L’Incoronazione di Poppea
Reviewed – 30th January 2019
“every person involved demonstrated a high level of vocal and acting skills”
First performed in Venice in 1643, L’Incoronazione di Poppea (The Coronation of Poppea), tells the story of Poppea, mistress of the Roman Emperor Nero (Nerone), in her pursuit to become Empress. This production of one of the first operas to use historical events and figures manages to engage a modern audience through timeless themes and talented vocal performances.
Although there are central characters, this work is best described as a strong ensemble piece. All ten performers engage well with each other, displaying believable levels of emotion as well as physical connections. There are no awkward gaps between scenes, with performers making seamless entrances and exits.
It’s difficult to pinpoint a standout performance as every person involved demonstrated a high level of vocal and acting skills. However, the scenes and duets between Poppea and Nerone must be mentioned for their intensity and passion, excellently delivered by Kathleen Nic Dhiarmada and Helen May. Joana Gil as Drusilla brings a welcomed level of comedy and light, particularly during her early scenes with Eric Schlossberg as Ottone. Ottone’s love for Poppea is earlier rejected by her, and he offers to marry Druisilla when he realises he cannot win Poppea’s affections.
Accompanying the singers is a baroque period ensemble, led by Marcio da Silva, who is both Stage and Musical Director. Instruments include two harpsichords, an organ, lutes, a baroque guitar, baroque violins and a cello. These are all skilfully played and complement the vocal performances well.

- Dataset extract
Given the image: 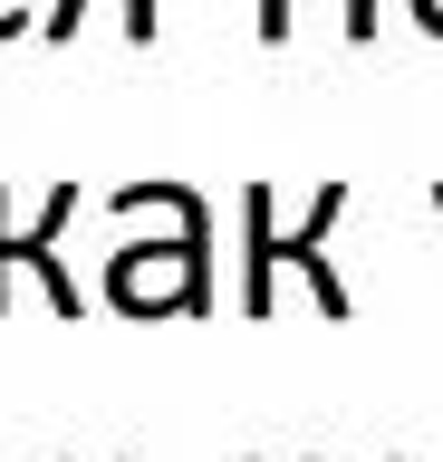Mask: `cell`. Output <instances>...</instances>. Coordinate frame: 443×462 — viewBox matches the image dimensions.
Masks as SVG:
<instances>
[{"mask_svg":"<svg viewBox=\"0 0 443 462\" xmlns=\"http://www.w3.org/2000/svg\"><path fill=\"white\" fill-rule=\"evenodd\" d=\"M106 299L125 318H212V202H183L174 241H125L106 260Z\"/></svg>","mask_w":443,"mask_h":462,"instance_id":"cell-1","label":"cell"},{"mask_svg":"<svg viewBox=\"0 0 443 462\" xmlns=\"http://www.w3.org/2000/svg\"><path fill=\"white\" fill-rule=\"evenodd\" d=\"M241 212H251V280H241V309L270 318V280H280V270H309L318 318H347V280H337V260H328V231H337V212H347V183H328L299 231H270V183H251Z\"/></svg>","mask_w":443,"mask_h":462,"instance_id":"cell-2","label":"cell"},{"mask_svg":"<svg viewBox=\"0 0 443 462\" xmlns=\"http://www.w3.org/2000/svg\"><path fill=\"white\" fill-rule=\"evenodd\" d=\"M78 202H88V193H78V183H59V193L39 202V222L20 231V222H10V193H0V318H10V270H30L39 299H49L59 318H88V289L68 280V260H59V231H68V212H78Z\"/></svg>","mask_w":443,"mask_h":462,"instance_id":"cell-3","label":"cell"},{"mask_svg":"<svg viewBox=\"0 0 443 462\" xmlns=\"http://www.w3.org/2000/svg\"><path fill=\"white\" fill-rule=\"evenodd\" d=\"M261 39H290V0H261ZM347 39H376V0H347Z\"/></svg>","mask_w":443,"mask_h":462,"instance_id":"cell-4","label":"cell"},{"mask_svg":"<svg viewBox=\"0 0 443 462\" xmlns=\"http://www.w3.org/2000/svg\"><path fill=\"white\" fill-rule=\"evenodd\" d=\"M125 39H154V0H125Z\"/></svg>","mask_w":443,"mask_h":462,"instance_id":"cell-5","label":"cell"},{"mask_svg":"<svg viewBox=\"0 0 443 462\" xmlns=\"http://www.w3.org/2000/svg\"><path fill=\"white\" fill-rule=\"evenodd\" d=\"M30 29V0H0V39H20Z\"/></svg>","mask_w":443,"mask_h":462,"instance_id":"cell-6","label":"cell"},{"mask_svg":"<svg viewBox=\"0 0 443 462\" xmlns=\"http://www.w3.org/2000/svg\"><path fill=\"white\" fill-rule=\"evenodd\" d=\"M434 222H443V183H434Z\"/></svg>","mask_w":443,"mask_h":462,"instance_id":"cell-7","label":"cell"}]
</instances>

- Exercise tasks
**1.** Repeat the passage of the Poppea review starting with "First performed in" and going on through "entrances and exits.", word for word.
**2.** Condense the paragraph of the Poppea review that begins "Accompanying the singers is a baroque period ensemble" into a shorter version that retains its main facts.

- Solutions to each task
**1.**
First performed in Venice in 1643, L’Incoronazione di Poppea (The Coronation of Poppea), tells the story of Poppea, mistress of the Roman Emperor Nero (Nerone), in her pursuit to become Empress. This production of one of the first operas to use historical events and figures manages to engage a modern audience through timeless themes and talented vocal performances.
Although there are central characters, this work is best described as a strong ensemble piece. All ten performers engage well with each other, displaying believable levels of emotion as well as physical connections. There are no awkward gaps between scenes, with performers making seamless entrances and exits.

**2.** A baroque period ensemble accompanies the singers. It is led by Marcio da Silva, who is both Stage and Musical Director. Its two harpsichords, organ, lutes, baroque guitar, baroque violins and cello are skillfully played and complement the vocal performances well.